Censo 2022 mostra que, dos 100 maiores polos agropecuários do país, os que mais cresceram desde 2010 foram os que se destacam na produção de grãos
Por Lázaro Thor Borges, Venilson Ferreira, Nayara Figueiredo e Patrick Cruz — Cuiabá e São Paulo
Quem visitou o norte de Mato Grosso há dez anos e volta agora à região, que tira da agricultura a sua riqueza, pode não reconhecê-la mais. “Amigos meus que vieram para cá oito anos atrás, quando chegam aqui, se assustam com o crescimento da cidade”, afirma Ilson José Redivo, de 67 anos, presidente do sindicato rural de Sinop, o principal e mais populoso município do norte do Estado, de acordo com os dados do Censo 2022, do Instituto Brasileiro de Geografia e Estatística (IBGE).

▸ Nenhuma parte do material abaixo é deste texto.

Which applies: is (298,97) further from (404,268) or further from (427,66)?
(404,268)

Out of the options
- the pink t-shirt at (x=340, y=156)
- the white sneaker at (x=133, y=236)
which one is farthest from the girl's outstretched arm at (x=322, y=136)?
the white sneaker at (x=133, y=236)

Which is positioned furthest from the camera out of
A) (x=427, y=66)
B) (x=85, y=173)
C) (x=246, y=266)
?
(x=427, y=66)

O Censo 2022 mostra que Sinop, a “Capital do Nortão” mato-grossense, foi uma das concentrações urbanas com uma das maiores taxas médias de aumento populacional do país entre 2010 e 2022. Nesse intervalo, o crescimento da cidade foi de 4,69% ao ano. Em números absolutos, a expansão foi de 73,4%, para 196 mil habitantes.
Uma das descobertas do Censo 2022 que mais saltaram aos olhos foi a de que o agronegócio foi um dos principais vetores de expansão populacional no Brasil nos últimos 12 anos. O Centro-Oeste, expoente da agropecuária nacional, foi a região que mais cresceu nesse intervalo: entre 2010 e 2022, o aumento médio de sua população foi de 1,23%, ritmo mais de duas vezes maior que do que a média brasileira, de 0,52%.

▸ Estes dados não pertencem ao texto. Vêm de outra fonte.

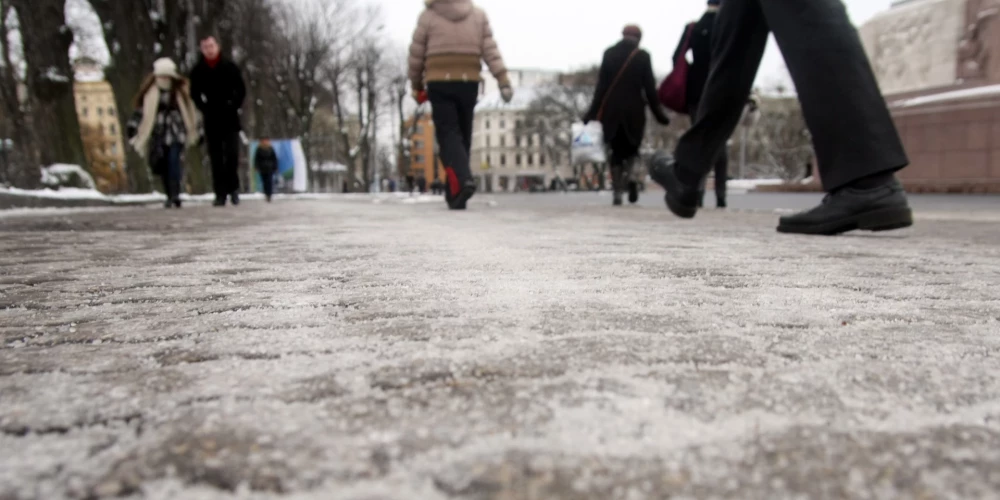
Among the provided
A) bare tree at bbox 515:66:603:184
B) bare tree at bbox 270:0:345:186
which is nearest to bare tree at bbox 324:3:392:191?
bare tree at bbox 270:0:345:186

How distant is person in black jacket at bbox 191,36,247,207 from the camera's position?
833 cm

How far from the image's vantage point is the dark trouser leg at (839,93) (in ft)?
7.95

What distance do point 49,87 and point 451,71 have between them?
9223 millimetres

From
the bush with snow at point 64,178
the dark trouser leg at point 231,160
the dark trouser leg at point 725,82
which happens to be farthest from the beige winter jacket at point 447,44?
the bush with snow at point 64,178

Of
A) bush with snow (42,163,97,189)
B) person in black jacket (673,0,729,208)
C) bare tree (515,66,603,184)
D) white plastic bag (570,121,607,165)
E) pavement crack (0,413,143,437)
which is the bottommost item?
pavement crack (0,413,143,437)

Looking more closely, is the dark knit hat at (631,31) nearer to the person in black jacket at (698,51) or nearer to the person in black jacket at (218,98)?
the person in black jacket at (698,51)

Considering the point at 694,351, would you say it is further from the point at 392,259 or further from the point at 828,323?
the point at 392,259

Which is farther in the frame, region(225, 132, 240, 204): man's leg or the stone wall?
the stone wall

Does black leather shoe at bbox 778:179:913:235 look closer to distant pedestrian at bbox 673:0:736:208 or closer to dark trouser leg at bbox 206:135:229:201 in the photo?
distant pedestrian at bbox 673:0:736:208

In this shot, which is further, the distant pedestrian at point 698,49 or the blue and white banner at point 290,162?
the blue and white banner at point 290,162

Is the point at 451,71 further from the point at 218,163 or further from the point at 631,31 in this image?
the point at 218,163

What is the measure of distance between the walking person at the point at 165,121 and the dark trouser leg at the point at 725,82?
6.79 m

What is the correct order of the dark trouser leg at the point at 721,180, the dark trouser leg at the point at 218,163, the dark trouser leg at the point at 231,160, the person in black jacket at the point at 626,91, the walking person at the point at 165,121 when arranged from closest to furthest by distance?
1. the dark trouser leg at the point at 721,180
2. the person in black jacket at the point at 626,91
3. the walking person at the point at 165,121
4. the dark trouser leg at the point at 218,163
5. the dark trouser leg at the point at 231,160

Mas uma leitura mais atenta dos dados do Censo mostra que, mais do que qualquer outra atividade, foi a agricultura o grande motor do aumento populacional das “capitais do agro”. O cultivo de grãos, em particular de soja, principal atividade em Sinop e em boa parte das cidades de Mato Grosso, puxou o crescimento do número de habitantes nos polos agropecuários.
Polos da agropecuária
Os economistas Renato Conchon e Gustavo Vaz da Costa, da Confederação da Agricultura e Pecuária do Brasil (CNA) cruzaram os dados do Censo 2022 com a lista de cidades que lideram a atividade agropecuária no país. Dos 100 municípios com maior Valor Adicionado Bruto (VAB) da agropecuária, 86 ficaram mais populosos no intervalo entre 2010 e 2022. Para o comparativo, os economistas consideraram o VAB, e não o Produto Interno Bruto (PIB), indicador que soma a geração de riqueza de todas as atividades econômicas dos municípios.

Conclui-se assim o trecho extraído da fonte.